DATA FOR REVIEW:

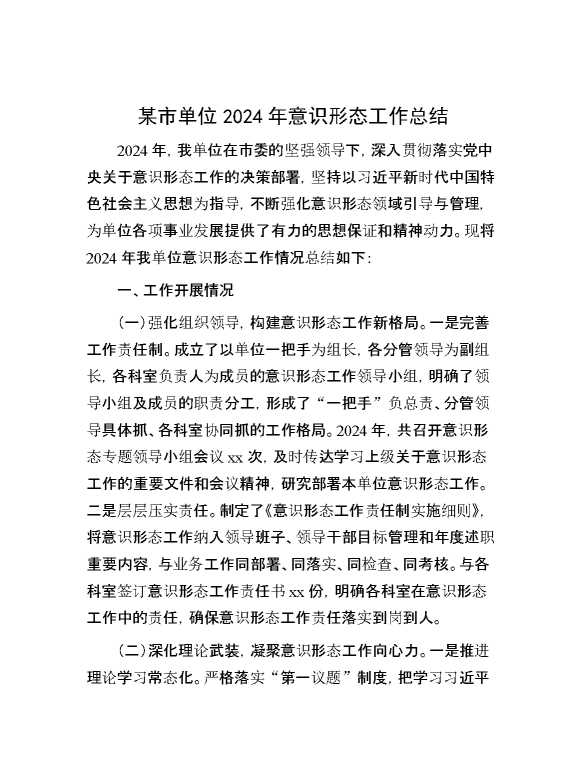 某市单位 2024 年意识形态工作总结

2024 年，我单位在市委的坚强领导下，深入贯彻落实党中央关于意识形态工作的决策部署，坚持以习近平新时代中国特色社会主义思想为指导，不断强化意识形态领域引导与管理，为单位各项事业发展提供了有力的思想保证和精神动力。现将 2024 年我单位意识形态工作情况总结如下：

一、工作开展情况

（一）强化组织领导，构建意识形态工作新格局。一是完善工作责任制。成立了以单位一把手为组长，各分管领导为副组长，各科室负责人为成员的意识形态工作领导小组，明确了领导小组及成员的职责分工，形成了“一把手”负总责、分管领导具体抓、各科室协同抓的工作格局。2024 年，共召开意识形态专题领导小组会议 xx 次，及时传达学习上级关于意识形态工作的重要文件和会议精神，研究部署本单位意识形态工作。二是层层压实责任。制定了《意识形态工作责任制实施细则》，将意识形态工作纳入领导班子、领导干部目标管理和年度述职重要内容，与业务工作同部署、同落实、同检查、同考核。与各科室签订意识形态工作责任书 xx 份，明确各科室在意识形态工作中的责任，确保意识形态工作责任落实到岗到人。

（二）深化理论武装，凝聚意识形态工作向心力。一是推进理论学习常态化。严格落实“第一议题”制度，把学习习近平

WHAT IS EXPECTED:
Restate the entries word for word, though any image they contain should not appear.

RESULT OF THIS TASK:
 某市单位 2024 年意识形态工作总结

2024 年，我单位在市委的坚强领导下，深入贯彻落实党中央关于意识形态工作的决策部署，坚持以习近平新时代中国特色社会主义思想为指导，不断强化意识形态领域引导与管理，为单位各项事业发展提供了有力的思想保证和精神动力。现将 2024 年我单位意识形态工作情况总结如下：

一、工作开展情况

（一）强化组织领导，构建意识形态工作新格局。一是完善工作责任制。成立了以单位一把手为组长，各分管领导为副组长，各科室负责人为成员的意识形态工作领导小组，明确了领导小组及成员的职责分工，形成了“一把手”负总责、分管领导具体抓、各科室协同抓的工作格局。2024 年，共召开意识形态专题领导小组会议 xx 次，及时传达学习上级关于意识形态工作的重要文件和会议精神，研究部署本单位意识形态工作。二是层层压实责任。制定了《意识形态工作责任制实施细则》，将意识形态工作纳入领导班子、领导干部目标管理和年度述职重要内容，与业务工作同部署、同落实、同检查、同考核。与各科室签订意识形态工作责任书 xx 份，明确各科室在意识形态工作中的责任，确保意识形态工作责任落实到岗到人。

（二）深化理论武装，凝聚意识形态工作向心力。一是推进理论学习常态化。严格落实“第一议题”制度，把学习习近平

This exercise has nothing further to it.